### PASSAGE TO READ
** start **

Wednesday, April 4, 2012

It's the Most Wonderful Time of the Year


At the end of his long chapter on Christ’s resurrection and second coming in I Corinthians 15, Paul declares: “therefore, my dear brothers and sisters, stand firm. Let nothing move you. Always give yourselves fully to the work of the Lord, because you know that your work in the Lord is not in vain.” For most of us, though, the resurrection seems like little more than the epilogue to the story of the cross. What’s the connection between Christ’s resurrection and our work? How does the resurrection affect “our work?” What does it mean for us today to declare, as churches around the world will on Easter Sunday, “Christ has died. Christ is risen. Christ will come again.”?

Christ Has Died
At the cross, God-the-Son “made himself nothing,” became a “servant,” and obeyed the Father all the way to dying an excruciating death on the cross (Phi 2:6-8). The cross means that we are no longer estranged from God, but have been reconciled to the Father “by Christ’s physical body through death” so that we, though our sins condemn us, might appear before God as “holy in his sight” (Col 1:22). The cross means that sin itself has been crucified so that we no longer are slaves to sin (Rom 6:6). Jesus became our sin (2 Cor 5:21), bearing “our sins in his body on the cross” (1 Pet 2:24).

But the meaning of the cross goes even out beyond our individual reconciliation with God. Through the cross, God has reconciled himself to the whole world, and given us the mission of reconciliation (2 Cor 5:18-19). All of the evil powers and principalities and every system of injustice has been “disarmed!” Jesus “made a public spectacle of [the powers and authorities], triumphing over them by the cross” (Col 2:15). The cross of Christ “destroys the Devil’s work” (1 Jn 3:8).

** end **

### WHAT YOU NEED TO DO
Revise the Easter post, starting with "But the meaning" and going on through "(1 Jn 3:8).", and write that part out again with "spectacle" changed to "display". The data that comes next was drawn from a different source than the Easter post.

### GIVEN INFORMATION
** start **

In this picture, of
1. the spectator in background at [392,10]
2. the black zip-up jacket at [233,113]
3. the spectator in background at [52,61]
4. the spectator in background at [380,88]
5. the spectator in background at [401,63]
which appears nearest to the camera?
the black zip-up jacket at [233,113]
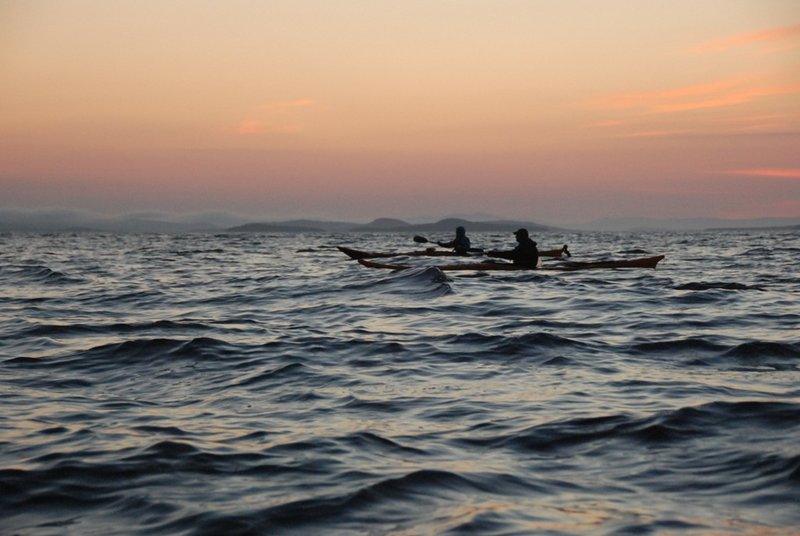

** end **

### EXPECTED ANSWER
But the meaning of the cross goes even out beyond our individual reconciliation with God. Through the cross, God has reconciled himself to the whole world, and given us the mission of reconciliation (2 Cor 5:18-19). All of the evil powers and principalities and every system of injustice has been “disarmed!” Jesus “made a public display of [the powers and authorities], triumphing over them by the cross” (Col 2:15). The cross of Christ “destroys the Devil’s work” (1 Jn 3:8).